### DOCUMENT SECTION
<<<<
Access governance is the element of identity governance and administration (IGA) that refers to the set of policies, processes, and technologies that organizations design to manage and control user access to information systems, applications, and data within an organization. The primary goal is to ensure that the right people have the right access to the right resources at the right time, while also minimizing security risks and ensuring compliance with regulatory requirements.
What is good access governance?
Good access governance maintains a balance between enabling authorized users to access the resources they need to do their jobs and at the same time prevent unauthorized access. When users cannot access the resources they need when they need it, the entire business process slows down which makes critical internal and public-facing operations unacceptably slow. The results are internal people “working around” policies and diminished public confidence. When access governance does not prevent unauthorized access to resources it cannot protect your infrastructure against security breaches, sensitive data loss, or misuse of resources. Effective practices, particularly in data access governance, are critical for organizations that must enhance data privacy, maintain asset integrity, and meet regulatory requirements.
There are many factors that can contribute to a poor access governance implementation. Your organization’s ability to keep up with dynamic changes in your business and technology stack will be the principal factor in your ability to create and sustain effective access governance. In this post, we take a closer look at the challenges that can hamper or even neutralize your efforts to maintain good access governance and what to do to overcome them.
1. Outdated, undermaintained identity-based access control policies
Identity-based access control grants or denies access to resources based on the identities of individual users or groups. Good identity access governance requires careful consideration of the attributes associated with the user’s identity, such as their role, job title, department, or any other relevant information. To remain effective, identity-based access control must scale to manage increasing numbers of identities and access lifecycle events such as role changes or terminations. Also, identity-based access control must manage and enforce access control across both on-premises and cloud-based environments.
>>>>
### SET PROBLEM A
Copy the access governance text word for word from "1. Outdated, undermaintained" to "and cloud-based environments.".
### SET PROBLEM B
According to the access governance text, why must access governance let authorized users reach the resources they need when they need them? Answer in one to three sentences.

### DATA ROWS
<<<<
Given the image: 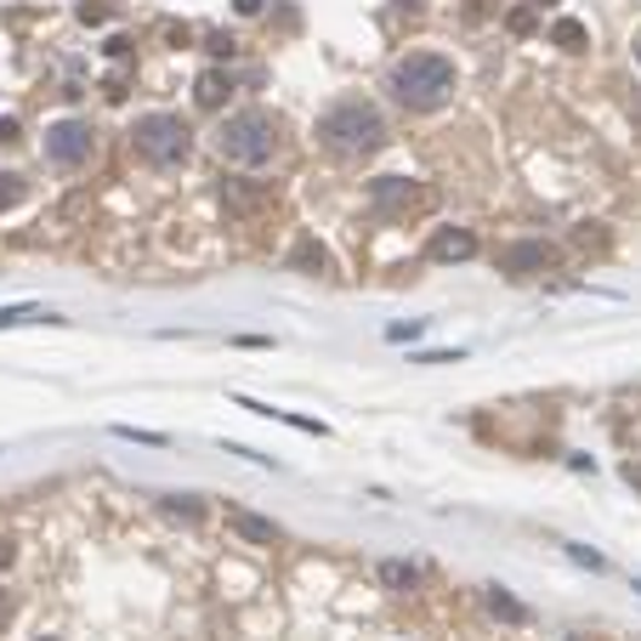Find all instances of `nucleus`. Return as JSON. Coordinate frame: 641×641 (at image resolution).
Here are the masks:
<instances>
[{
    "label": "nucleus",
    "instance_id": "ddd939ff",
    "mask_svg": "<svg viewBox=\"0 0 641 641\" xmlns=\"http://www.w3.org/2000/svg\"><path fill=\"white\" fill-rule=\"evenodd\" d=\"M488 608H495L500 619H511V624H522V619H528V613H522V608L506 597V590H488Z\"/></svg>",
    "mask_w": 641,
    "mask_h": 641
},
{
    "label": "nucleus",
    "instance_id": "f257e3e1",
    "mask_svg": "<svg viewBox=\"0 0 641 641\" xmlns=\"http://www.w3.org/2000/svg\"><path fill=\"white\" fill-rule=\"evenodd\" d=\"M318 142L340 160H369L386 142V120L369 96H335V103L318 114Z\"/></svg>",
    "mask_w": 641,
    "mask_h": 641
},
{
    "label": "nucleus",
    "instance_id": "20e7f679",
    "mask_svg": "<svg viewBox=\"0 0 641 641\" xmlns=\"http://www.w3.org/2000/svg\"><path fill=\"white\" fill-rule=\"evenodd\" d=\"M131 147L154 165V171H176L187 154H193V136H187V125L176 120V114H136V125H131Z\"/></svg>",
    "mask_w": 641,
    "mask_h": 641
},
{
    "label": "nucleus",
    "instance_id": "a211bd4d",
    "mask_svg": "<svg viewBox=\"0 0 641 641\" xmlns=\"http://www.w3.org/2000/svg\"><path fill=\"white\" fill-rule=\"evenodd\" d=\"M635 63H641V34H635Z\"/></svg>",
    "mask_w": 641,
    "mask_h": 641
},
{
    "label": "nucleus",
    "instance_id": "39448f33",
    "mask_svg": "<svg viewBox=\"0 0 641 641\" xmlns=\"http://www.w3.org/2000/svg\"><path fill=\"white\" fill-rule=\"evenodd\" d=\"M91 154H96V131L85 120H58L52 131H45V160H52L58 171H80Z\"/></svg>",
    "mask_w": 641,
    "mask_h": 641
},
{
    "label": "nucleus",
    "instance_id": "6e6552de",
    "mask_svg": "<svg viewBox=\"0 0 641 641\" xmlns=\"http://www.w3.org/2000/svg\"><path fill=\"white\" fill-rule=\"evenodd\" d=\"M466 256H477V238L471 233H437L431 238V262H466Z\"/></svg>",
    "mask_w": 641,
    "mask_h": 641
},
{
    "label": "nucleus",
    "instance_id": "9b49d317",
    "mask_svg": "<svg viewBox=\"0 0 641 641\" xmlns=\"http://www.w3.org/2000/svg\"><path fill=\"white\" fill-rule=\"evenodd\" d=\"M227 91H233V85H227V74H216V69H211V74L200 80V109H222V103H227Z\"/></svg>",
    "mask_w": 641,
    "mask_h": 641
},
{
    "label": "nucleus",
    "instance_id": "2eb2a0df",
    "mask_svg": "<svg viewBox=\"0 0 641 641\" xmlns=\"http://www.w3.org/2000/svg\"><path fill=\"white\" fill-rule=\"evenodd\" d=\"M380 579H386V584H415L420 573H415L409 562H386V568H380Z\"/></svg>",
    "mask_w": 641,
    "mask_h": 641
},
{
    "label": "nucleus",
    "instance_id": "f3484780",
    "mask_svg": "<svg viewBox=\"0 0 641 641\" xmlns=\"http://www.w3.org/2000/svg\"><path fill=\"white\" fill-rule=\"evenodd\" d=\"M624 477H630V482H641V466H624Z\"/></svg>",
    "mask_w": 641,
    "mask_h": 641
},
{
    "label": "nucleus",
    "instance_id": "1a4fd4ad",
    "mask_svg": "<svg viewBox=\"0 0 641 641\" xmlns=\"http://www.w3.org/2000/svg\"><path fill=\"white\" fill-rule=\"evenodd\" d=\"M222 205H227L233 216H251L256 205H267V193L251 187V182H227V187H222Z\"/></svg>",
    "mask_w": 641,
    "mask_h": 641
},
{
    "label": "nucleus",
    "instance_id": "0eeeda50",
    "mask_svg": "<svg viewBox=\"0 0 641 641\" xmlns=\"http://www.w3.org/2000/svg\"><path fill=\"white\" fill-rule=\"evenodd\" d=\"M369 200H375L380 211H409V205L420 200V193H415V187H409L404 176H380V182L369 187Z\"/></svg>",
    "mask_w": 641,
    "mask_h": 641
},
{
    "label": "nucleus",
    "instance_id": "f8f14e48",
    "mask_svg": "<svg viewBox=\"0 0 641 641\" xmlns=\"http://www.w3.org/2000/svg\"><path fill=\"white\" fill-rule=\"evenodd\" d=\"M551 40L562 45V52H579V45H584V23H579V18H562V23L551 29Z\"/></svg>",
    "mask_w": 641,
    "mask_h": 641
},
{
    "label": "nucleus",
    "instance_id": "7ed1b4c3",
    "mask_svg": "<svg viewBox=\"0 0 641 641\" xmlns=\"http://www.w3.org/2000/svg\"><path fill=\"white\" fill-rule=\"evenodd\" d=\"M216 154L233 165H267L278 154V120L262 109H238L216 125Z\"/></svg>",
    "mask_w": 641,
    "mask_h": 641
},
{
    "label": "nucleus",
    "instance_id": "4468645a",
    "mask_svg": "<svg viewBox=\"0 0 641 641\" xmlns=\"http://www.w3.org/2000/svg\"><path fill=\"white\" fill-rule=\"evenodd\" d=\"M23 193H29V187H23V176H12V171H7V176H0V211H12V205L23 200Z\"/></svg>",
    "mask_w": 641,
    "mask_h": 641
},
{
    "label": "nucleus",
    "instance_id": "dca6fc26",
    "mask_svg": "<svg viewBox=\"0 0 641 641\" xmlns=\"http://www.w3.org/2000/svg\"><path fill=\"white\" fill-rule=\"evenodd\" d=\"M295 262H302V267H318V273H329V256L318 251V244H302V251H295Z\"/></svg>",
    "mask_w": 641,
    "mask_h": 641
},
{
    "label": "nucleus",
    "instance_id": "9d476101",
    "mask_svg": "<svg viewBox=\"0 0 641 641\" xmlns=\"http://www.w3.org/2000/svg\"><path fill=\"white\" fill-rule=\"evenodd\" d=\"M233 528H238L244 539H256V546H273V539H278V528H273V522H262V517H244V511H233Z\"/></svg>",
    "mask_w": 641,
    "mask_h": 641
},
{
    "label": "nucleus",
    "instance_id": "f03ea898",
    "mask_svg": "<svg viewBox=\"0 0 641 641\" xmlns=\"http://www.w3.org/2000/svg\"><path fill=\"white\" fill-rule=\"evenodd\" d=\"M455 58H442V52H409V58H398L391 63V74H386V91L398 96L404 109H415V114H431V109H442L455 96Z\"/></svg>",
    "mask_w": 641,
    "mask_h": 641
},
{
    "label": "nucleus",
    "instance_id": "423d86ee",
    "mask_svg": "<svg viewBox=\"0 0 641 641\" xmlns=\"http://www.w3.org/2000/svg\"><path fill=\"white\" fill-rule=\"evenodd\" d=\"M500 267H506L511 278H533V273L551 267V251H546L539 238H522V244H506V251H500Z\"/></svg>",
    "mask_w": 641,
    "mask_h": 641
}]
</instances>
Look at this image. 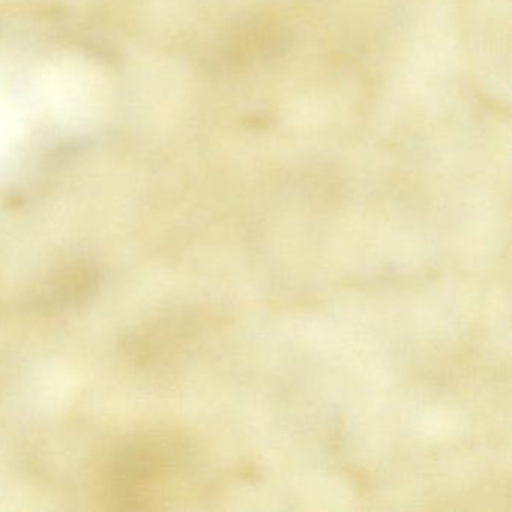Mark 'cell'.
<instances>
[{
    "label": "cell",
    "mask_w": 512,
    "mask_h": 512,
    "mask_svg": "<svg viewBox=\"0 0 512 512\" xmlns=\"http://www.w3.org/2000/svg\"><path fill=\"white\" fill-rule=\"evenodd\" d=\"M187 458L182 439L166 430L130 434L115 446L101 472L104 499L115 509L140 511L161 499Z\"/></svg>",
    "instance_id": "1"
},
{
    "label": "cell",
    "mask_w": 512,
    "mask_h": 512,
    "mask_svg": "<svg viewBox=\"0 0 512 512\" xmlns=\"http://www.w3.org/2000/svg\"><path fill=\"white\" fill-rule=\"evenodd\" d=\"M100 275L91 263L85 260L67 263L56 269L37 295L32 305L46 314L61 313L85 304L98 287Z\"/></svg>",
    "instance_id": "2"
}]
</instances>
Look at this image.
>>>>
### TASK RESULT A
1. Outdated, undermaintained identity-based access control policies
Identity-based access control grants or denies access to resources based on the identities of individual users or groups. Good identity access governance requires careful consideration of the attributes associated with the user’s identity, such as their role, job title, department, or any other relevant information. To remain effective, identity-based access control must scale to manage increasing numbers of identities and access lifecycle events such as role changes or terminations. Also, identity-based access control must manage and enforce access control across both on-premises and cloud-based environments.

### TASK RESULT B
When users can't reach the resources they need at the time they need them, the entire business process slows, and critical internal and public-facing operations become unacceptably slow. This leads people inside the organization to work around policies and reduces public confidence.